Robimy spory skok. W okolicach Faro zatrzymujemy się tylko na posiłek. Okolica nie jest ciekawa. Faro to obszar przemysłowy. Miasto ma starówkę i podobno warto tam zajść, ale my już nie mamy czasu. Jutro Wigilia, trzeba dojechać do El Rocio w Hiszpanii.

Za Faro mówi się o Wschodnim Algarve. Krajobraz zmienia się na bardziej płaski. Klify ustępują miejsca łagodnym rozlewiskom wzdłuż brzegu. Pełno tu ptactwa.

Tavira ma bogatą historię znów sięgającą Celtów, a ślady osad z epoki brązu świadczą o popularności tego miejsca dużo wcześniej. Szerokie rozlewisko rzeki, żyzne gleby sprzyjały osadnictwu. Nad Tavirą góruje mauretański zamek. Trzeba się wspiąć, bo jest z niego ładny widok na miasto.

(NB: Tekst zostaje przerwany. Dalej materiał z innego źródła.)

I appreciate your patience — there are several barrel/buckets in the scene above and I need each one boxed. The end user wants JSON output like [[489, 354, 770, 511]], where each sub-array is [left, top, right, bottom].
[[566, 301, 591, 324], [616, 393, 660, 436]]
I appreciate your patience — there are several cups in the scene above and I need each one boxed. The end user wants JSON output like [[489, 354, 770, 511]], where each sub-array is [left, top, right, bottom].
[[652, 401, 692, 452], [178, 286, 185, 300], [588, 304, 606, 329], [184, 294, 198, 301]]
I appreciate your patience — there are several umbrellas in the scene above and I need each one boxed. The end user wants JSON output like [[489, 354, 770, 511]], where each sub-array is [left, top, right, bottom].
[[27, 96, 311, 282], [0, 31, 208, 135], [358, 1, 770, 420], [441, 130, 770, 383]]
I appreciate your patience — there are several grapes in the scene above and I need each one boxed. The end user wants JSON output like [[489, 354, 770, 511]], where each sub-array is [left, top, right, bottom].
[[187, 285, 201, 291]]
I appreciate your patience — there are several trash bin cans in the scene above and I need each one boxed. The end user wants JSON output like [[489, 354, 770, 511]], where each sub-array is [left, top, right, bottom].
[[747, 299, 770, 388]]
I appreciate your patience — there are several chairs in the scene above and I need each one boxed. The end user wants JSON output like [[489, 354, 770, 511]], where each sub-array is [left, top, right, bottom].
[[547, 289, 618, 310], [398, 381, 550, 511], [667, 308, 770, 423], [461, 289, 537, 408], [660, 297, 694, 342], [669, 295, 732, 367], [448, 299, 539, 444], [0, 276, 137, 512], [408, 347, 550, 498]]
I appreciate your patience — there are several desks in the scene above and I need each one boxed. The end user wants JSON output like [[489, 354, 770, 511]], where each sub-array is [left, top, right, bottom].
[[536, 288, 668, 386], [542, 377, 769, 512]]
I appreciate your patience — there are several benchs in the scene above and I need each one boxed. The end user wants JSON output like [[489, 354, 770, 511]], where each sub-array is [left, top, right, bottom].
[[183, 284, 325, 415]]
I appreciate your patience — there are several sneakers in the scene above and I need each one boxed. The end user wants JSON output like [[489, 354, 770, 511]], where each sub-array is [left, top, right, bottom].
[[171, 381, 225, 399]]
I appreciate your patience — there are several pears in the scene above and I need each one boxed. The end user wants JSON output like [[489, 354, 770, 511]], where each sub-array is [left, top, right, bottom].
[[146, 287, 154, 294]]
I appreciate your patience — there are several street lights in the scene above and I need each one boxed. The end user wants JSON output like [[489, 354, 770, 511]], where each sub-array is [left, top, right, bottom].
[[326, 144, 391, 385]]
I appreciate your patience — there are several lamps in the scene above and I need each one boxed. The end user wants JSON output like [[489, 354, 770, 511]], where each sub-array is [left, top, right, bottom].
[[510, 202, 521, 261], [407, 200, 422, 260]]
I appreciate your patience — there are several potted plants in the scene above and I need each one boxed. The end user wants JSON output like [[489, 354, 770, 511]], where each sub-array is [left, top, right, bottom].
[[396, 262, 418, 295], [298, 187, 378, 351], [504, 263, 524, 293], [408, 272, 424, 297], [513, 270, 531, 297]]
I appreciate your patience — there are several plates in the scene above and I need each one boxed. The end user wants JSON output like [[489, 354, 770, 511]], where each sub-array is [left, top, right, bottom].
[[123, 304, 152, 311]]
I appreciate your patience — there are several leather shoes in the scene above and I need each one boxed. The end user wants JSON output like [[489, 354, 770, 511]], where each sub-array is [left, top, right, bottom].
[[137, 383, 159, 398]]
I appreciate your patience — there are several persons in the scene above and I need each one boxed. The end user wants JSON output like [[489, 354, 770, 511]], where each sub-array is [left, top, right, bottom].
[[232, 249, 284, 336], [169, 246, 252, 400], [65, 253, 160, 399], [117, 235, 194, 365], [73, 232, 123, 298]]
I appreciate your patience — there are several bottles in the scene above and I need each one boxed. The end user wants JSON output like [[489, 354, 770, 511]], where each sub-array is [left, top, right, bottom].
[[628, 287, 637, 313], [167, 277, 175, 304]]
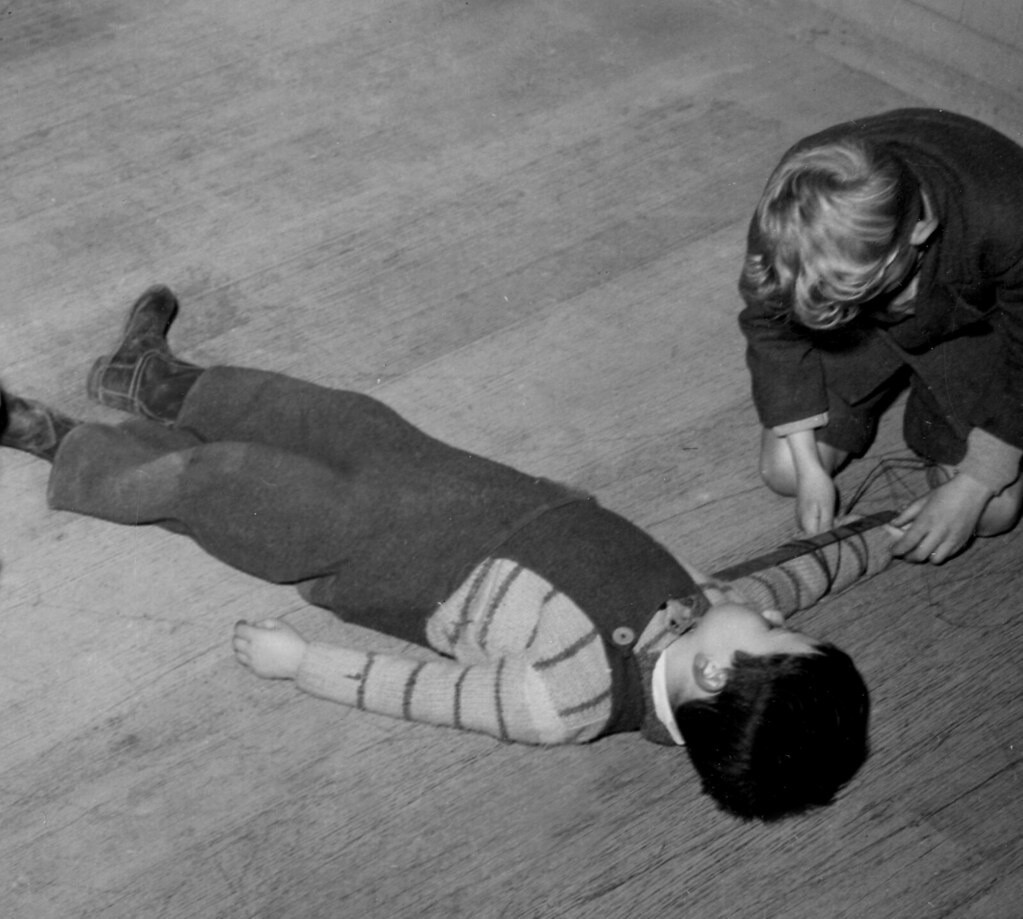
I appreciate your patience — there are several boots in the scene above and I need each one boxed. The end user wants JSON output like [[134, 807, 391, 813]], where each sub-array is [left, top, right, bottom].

W Algarve ślady arabskie napotykamy również w nazewnictwie ulic.

 

 

Kemping w Tavirze aktualnie zasiedlony przez zimujących emerytów to atrakcja sama w sobie. Kampery i przyczepy ozdobione są już światełkami i pomarańczami (w końcu to szczyt sezonu), panuje super luźna atmosfera, nikt nie biega w przedświątecznym kipiszu, nie nosi zakupów, jest cudownie.

 

 

Zobaczmy Tavirę

 

 

Wróciwszy ze spaceru pakujemy manatki i żegnamy się z Portugalią. Żałujemy, że nie mogliśmy zostać dłużej w tym pięknym i ciekawym kraju na końcu Europy ogrzewanym przez ogromne słońce i chłodzonym przez zimny i groźny Atlantyk, gdzie choinki mają na czubku głowę piłkarza 😉

 

 

Ruszamy w drogę. Gdzieś na przydrożnym straganie kupujemy jeszcze nasze własne kosze pomarańczy, wjeżdżamy na most i … witaj znów Hiszpanio!